Review: Kurt Cobain – Montage of Heck

Cobain: Montage of Heck

Brett Morgen directs the documentary Kurt Cobain: Montage of Heck, the first film to be made with the cooperation of his family. With access to Kurt’s personal and family archives the first time writer produces a film that is both heart-warming and wrenching.

For many Kurt Cobain is the world’s last great rock star. In life, his impact on popular music and culture is undeniable. In death, he became immortalised, deified even, held aloft higher than Jimi Hendrix, Jim Morrison and most recently and tragically Amy Winehouse.

The film’s focus is purely on Kurt Cobain the man. Not the rock star, not the legend, not the myth. Though Nirvana plays an important part in the documentary, the film never loses sight of the singer in the mist of the hyperbole surrounding the band. Beginning with a home movie of Kurt as a baby his story is told through interviews, unreleased recordings, artwork, photography and animated journals. All of these mediums have been woven beautifully to create a film that is as artistic and honest as the songwriter himself.

The film neither avoids nor glorifies the singer’s suicide. Suicide is an irrational act, and this film doesn’t try to give Kurt’s death a rational answer. Rather it focuses on his life, detailing everything from his parents divorce, his chronic stomach pains, heroin addiction and family. For all the darkness in the film the footage of Kurt and Courtney with their daughter Frances shows that, for all the dysfunctionality drug addictions brought to their lives, their love for their baby is unquestionable.

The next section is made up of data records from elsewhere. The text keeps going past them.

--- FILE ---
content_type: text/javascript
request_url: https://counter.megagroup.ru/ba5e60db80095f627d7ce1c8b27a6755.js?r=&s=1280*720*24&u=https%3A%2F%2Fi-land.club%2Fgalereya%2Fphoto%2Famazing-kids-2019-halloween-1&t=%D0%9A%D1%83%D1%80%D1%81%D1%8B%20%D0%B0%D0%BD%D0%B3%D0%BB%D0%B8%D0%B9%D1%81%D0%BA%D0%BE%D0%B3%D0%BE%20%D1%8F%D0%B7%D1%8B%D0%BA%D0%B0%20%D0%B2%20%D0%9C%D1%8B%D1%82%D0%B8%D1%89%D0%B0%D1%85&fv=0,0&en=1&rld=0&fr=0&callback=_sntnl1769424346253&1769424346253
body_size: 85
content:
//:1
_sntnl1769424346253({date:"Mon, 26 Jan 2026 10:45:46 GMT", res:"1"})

The only thing that comes close in the documentary to offering an explanation to his suicide is the revelation that Kurt absolutely hated being humiliated. So much so when he suspected Love of cheating on him he took an overdose of pills, putting himself into a coma. But, the film is never crass enough to suggest that A + B = C.

As many fans know there was a ranging conflict within Kurt Cobain. He wanted fame, but couldn’t handle it. He wanted a family, but couldn’t have it. Only this time this internal conflict is told by those who knew him the best and loved him the most. It’s a tragic story of man who clearly had a lot of love to give but was ultimately swallowed up by his own personal demons.

With Kurt Cobain’s death we lost one of the finest singer songwriters that has ever graced this earth. This film does tells us that story, but more importantly it never loses sight that a mother lost her son, a wife lost her husband and that a baby girl lost her father.

‘Kurt Cobain: Montage of Heck’ out on Blu-ray and DVD now.